Wednesday, January 18, 2006

Vegetarian, Vegan.. how do they do it??



I'm usually opposed to New Years resolutions because, well, they don't work. Most people promise to eat better or lose weight, go to the gym more often. What this really means is the organic grocery store and the local gym are packed the whole month of January, then die down the rest of the year. However, this year, I gave myself a resolution.
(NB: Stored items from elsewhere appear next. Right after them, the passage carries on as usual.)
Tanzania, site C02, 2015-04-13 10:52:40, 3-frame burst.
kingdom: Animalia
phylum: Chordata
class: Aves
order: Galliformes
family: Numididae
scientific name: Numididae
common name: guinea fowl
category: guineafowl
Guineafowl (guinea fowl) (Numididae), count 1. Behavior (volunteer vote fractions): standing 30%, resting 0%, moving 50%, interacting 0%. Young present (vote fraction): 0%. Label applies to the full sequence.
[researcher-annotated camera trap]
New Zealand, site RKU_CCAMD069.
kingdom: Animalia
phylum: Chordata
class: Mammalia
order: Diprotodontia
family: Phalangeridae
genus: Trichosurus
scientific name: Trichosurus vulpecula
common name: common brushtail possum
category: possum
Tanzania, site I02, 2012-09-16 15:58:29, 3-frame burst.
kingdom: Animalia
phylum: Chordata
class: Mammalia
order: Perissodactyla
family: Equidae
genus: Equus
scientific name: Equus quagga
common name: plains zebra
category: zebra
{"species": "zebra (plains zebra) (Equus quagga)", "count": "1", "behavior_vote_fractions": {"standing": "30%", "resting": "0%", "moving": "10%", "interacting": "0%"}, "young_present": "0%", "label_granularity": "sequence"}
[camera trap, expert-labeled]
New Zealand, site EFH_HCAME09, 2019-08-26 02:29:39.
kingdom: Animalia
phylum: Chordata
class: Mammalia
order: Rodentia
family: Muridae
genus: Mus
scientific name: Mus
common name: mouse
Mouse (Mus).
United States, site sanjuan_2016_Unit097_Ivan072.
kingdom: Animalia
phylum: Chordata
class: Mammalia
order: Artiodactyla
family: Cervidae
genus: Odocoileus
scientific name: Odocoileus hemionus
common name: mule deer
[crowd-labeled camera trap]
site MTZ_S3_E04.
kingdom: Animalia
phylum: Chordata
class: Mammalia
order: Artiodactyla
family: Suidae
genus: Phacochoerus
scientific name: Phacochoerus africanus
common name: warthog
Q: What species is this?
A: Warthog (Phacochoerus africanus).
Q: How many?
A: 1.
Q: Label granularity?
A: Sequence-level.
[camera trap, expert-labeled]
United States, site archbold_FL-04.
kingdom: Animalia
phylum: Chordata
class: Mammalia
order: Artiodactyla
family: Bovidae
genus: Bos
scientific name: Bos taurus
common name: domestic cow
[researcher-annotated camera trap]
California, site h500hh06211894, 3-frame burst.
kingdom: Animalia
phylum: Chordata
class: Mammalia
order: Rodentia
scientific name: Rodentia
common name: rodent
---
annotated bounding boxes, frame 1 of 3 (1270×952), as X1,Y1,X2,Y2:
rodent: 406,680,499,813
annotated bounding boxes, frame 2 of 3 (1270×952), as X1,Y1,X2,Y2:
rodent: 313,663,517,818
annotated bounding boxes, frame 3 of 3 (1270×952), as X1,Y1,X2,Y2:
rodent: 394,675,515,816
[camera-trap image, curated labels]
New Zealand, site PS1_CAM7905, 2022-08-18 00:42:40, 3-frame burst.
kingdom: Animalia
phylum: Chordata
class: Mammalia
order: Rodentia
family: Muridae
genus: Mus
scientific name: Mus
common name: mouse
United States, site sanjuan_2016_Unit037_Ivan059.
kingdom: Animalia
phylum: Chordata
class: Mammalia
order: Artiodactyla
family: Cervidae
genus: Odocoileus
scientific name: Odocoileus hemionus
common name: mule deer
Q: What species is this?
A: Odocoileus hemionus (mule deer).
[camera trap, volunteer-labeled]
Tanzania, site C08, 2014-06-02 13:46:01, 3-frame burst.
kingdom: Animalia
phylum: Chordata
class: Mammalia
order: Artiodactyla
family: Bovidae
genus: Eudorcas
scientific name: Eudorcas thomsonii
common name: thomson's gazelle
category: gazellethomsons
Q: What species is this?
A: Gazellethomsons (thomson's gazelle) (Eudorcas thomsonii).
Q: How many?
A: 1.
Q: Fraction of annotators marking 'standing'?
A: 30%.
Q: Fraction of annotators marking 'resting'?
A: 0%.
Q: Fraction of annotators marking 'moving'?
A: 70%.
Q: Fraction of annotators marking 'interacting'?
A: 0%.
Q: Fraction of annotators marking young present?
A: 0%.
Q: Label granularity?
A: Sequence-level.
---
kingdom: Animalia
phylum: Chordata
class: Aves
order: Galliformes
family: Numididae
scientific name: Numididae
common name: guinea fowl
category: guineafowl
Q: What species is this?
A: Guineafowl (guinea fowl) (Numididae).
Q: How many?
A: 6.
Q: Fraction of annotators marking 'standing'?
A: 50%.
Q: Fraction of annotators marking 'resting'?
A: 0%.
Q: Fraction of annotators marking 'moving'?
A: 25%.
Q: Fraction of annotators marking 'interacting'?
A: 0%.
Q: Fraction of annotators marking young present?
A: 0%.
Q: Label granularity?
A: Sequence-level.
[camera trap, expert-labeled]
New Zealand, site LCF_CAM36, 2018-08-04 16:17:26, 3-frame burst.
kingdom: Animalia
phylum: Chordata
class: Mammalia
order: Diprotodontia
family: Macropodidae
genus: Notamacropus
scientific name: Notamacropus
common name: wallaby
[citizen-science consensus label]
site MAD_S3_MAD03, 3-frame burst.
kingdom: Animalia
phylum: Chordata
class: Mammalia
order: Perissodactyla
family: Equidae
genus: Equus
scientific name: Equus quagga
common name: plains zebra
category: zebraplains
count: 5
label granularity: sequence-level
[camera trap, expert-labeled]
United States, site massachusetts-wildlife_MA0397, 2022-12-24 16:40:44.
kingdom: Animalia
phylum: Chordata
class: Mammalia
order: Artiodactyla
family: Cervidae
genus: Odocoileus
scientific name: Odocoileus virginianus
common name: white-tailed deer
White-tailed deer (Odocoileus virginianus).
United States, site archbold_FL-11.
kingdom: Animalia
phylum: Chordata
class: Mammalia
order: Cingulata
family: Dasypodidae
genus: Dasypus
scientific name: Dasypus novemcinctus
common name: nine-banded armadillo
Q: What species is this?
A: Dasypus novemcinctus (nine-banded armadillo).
My father is a Jesus-freak, vegan, conspiracy-theorist, Sicilian. Makes sense, right? Well, if my multiple tattoos aren't sending me straight to hell (being the mark of the devil and all), then McDonald's was my downfall as a child. Apparently, I ate too much fast food as a child, which is why I now have MS. This coming from a man who I have barely seen since I was about 5 is hysterical. Not to mention the fact that thousands of scientists around the globe have yet to figure out what really causes MS, but my Dr. Dad knows all. This all seems like pointless info but, there is a point, I swear:

My New Years resolution this year was to become a vegetarian for 6 months and if I could hack it without wanting to kill myself, or some poor, unsuspecting cow on N.W. 25th Street, then I would go full vegan. The purpose? Dr. Daddy seems to think that if I become a vegan it will cure all that ails me. Suddenly, my MS will disappear. Forget all the studies that have been done, forget the lack of research in this area, forget the fact that holistic medicine/food isn't a proven science. Forget the fact that there are millions of children that LIVE OFF OF fast food (and I was NOT one of them, if anything too much Cuban food was my downfall) and they are fine. If I become a vegan, I will be cured. Ok, dad, I will try. I figure one of two, potentially good, things will happen: either (a) I will not be cured and I can prove him wrong and tell him to leave me alone, or (b) it actually does work and I am cured. Either way, I win.

I'm still on month one. I've been ok so far, I haven't had really intense cravings for any animals. But, I've noticed something not good about this whole thing: in my quest to "cure" my MS I have been eating really terribly! I spend so much time and energy trying to avoid animal fat that I end up eating too much junk food. I eat a tiny salad for lunch, go to school starving and end up eating pretzels or a snack bar. I'm not normally a junk food person, but I can't help it! Being a vegetarian requires too much time, which is a luxury not afforded one with a full-time job who goes to school full-time, as well. I get home most days at 10pm, if I'm lucky, do you really think I want to make food?? No. I want to pass by Boston Market and get an Asian Chicken Salad, or go to Subway and order a Turkey sandwich on whole wheat, with no mayo. Although, both of these places are technically "fast food," my choices aren't horrible. I don't mind cooking, when there is time. I have no time for such things. How am I supposed to be a vegetarian with no time? I know there are frozen vegan entrees you can buy, but doesn't this sort of defeat the purpose? If all the chemicals in our foods are what's making us sick, then frozen foods can't be good, tofu or not.

Any vegetarians/vegans want to help??